DESCRIPTION OF THE TASK: Exactly as written, transcribe the lines that run from the one containing "Which among the options" to the end of the records below.
==*==
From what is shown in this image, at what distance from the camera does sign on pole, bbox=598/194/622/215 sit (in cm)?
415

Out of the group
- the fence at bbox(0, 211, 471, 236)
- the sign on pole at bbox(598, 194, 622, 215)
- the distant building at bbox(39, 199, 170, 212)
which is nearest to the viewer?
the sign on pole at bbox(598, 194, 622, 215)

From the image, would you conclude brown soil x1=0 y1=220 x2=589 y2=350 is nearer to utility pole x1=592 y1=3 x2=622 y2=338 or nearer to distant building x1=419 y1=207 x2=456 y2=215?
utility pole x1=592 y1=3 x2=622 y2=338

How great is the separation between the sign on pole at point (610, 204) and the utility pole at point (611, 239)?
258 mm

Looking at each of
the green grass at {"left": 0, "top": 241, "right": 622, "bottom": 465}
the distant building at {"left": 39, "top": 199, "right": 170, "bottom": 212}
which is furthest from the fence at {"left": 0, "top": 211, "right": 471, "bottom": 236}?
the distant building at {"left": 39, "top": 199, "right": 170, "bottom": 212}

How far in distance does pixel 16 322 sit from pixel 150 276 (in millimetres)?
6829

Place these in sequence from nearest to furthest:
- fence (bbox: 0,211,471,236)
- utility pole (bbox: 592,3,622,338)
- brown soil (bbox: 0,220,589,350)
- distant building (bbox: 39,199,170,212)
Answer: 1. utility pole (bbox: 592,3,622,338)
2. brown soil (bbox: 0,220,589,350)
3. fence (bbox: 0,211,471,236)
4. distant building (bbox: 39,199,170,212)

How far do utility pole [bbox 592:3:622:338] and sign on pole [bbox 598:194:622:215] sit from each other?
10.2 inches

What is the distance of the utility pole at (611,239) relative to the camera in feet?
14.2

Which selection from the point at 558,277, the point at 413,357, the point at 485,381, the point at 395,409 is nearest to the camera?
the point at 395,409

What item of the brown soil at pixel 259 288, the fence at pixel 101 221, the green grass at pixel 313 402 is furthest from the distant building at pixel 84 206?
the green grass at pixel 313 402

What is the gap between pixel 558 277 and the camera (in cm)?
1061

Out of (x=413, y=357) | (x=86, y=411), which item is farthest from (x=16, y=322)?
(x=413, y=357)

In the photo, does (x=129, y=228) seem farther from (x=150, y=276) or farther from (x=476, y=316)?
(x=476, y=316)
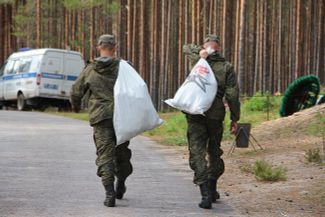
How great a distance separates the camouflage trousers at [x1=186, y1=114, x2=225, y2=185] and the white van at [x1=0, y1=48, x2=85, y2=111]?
67.5 ft

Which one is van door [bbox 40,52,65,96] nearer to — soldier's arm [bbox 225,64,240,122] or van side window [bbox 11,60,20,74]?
van side window [bbox 11,60,20,74]

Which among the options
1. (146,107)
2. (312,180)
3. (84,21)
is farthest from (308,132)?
(84,21)

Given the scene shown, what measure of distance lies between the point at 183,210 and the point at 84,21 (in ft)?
138

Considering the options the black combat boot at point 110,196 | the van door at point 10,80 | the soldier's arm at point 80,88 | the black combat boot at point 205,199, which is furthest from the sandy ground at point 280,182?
the van door at point 10,80

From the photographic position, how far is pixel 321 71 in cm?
4122

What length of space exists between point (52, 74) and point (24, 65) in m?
1.61

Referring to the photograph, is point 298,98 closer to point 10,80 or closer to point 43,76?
point 43,76

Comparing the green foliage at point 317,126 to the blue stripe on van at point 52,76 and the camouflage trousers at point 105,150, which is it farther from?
==*==
RESPONSE BELOW:
Which among the options
1. (146,107)
2. (312,180)
3. (84,21)
is farthest from (308,132)?
(84,21)

Given the scene shown, what measure of distance lies between the point at 183,210 and the point at 84,21 (in ft)?
138

Considering the options the black combat boot at point 110,196 | the van door at point 10,80 | the soldier's arm at point 80,88 | the black combat boot at point 205,199, which is furthest from the sandy ground at point 280,182?
the van door at point 10,80

From the photographic position, how far is pixel 321 71 in cm?
4122

What length of space exists between point (52, 74) and point (24, 65) in m?
1.61

Referring to the photograph, is point 298,98 closer to point 10,80 or closer to point 43,76?
point 43,76

Comparing the green foliage at point 317,126 to the blue stripe on van at point 52,76 and the camouflage trousers at point 105,150, which is it farther from?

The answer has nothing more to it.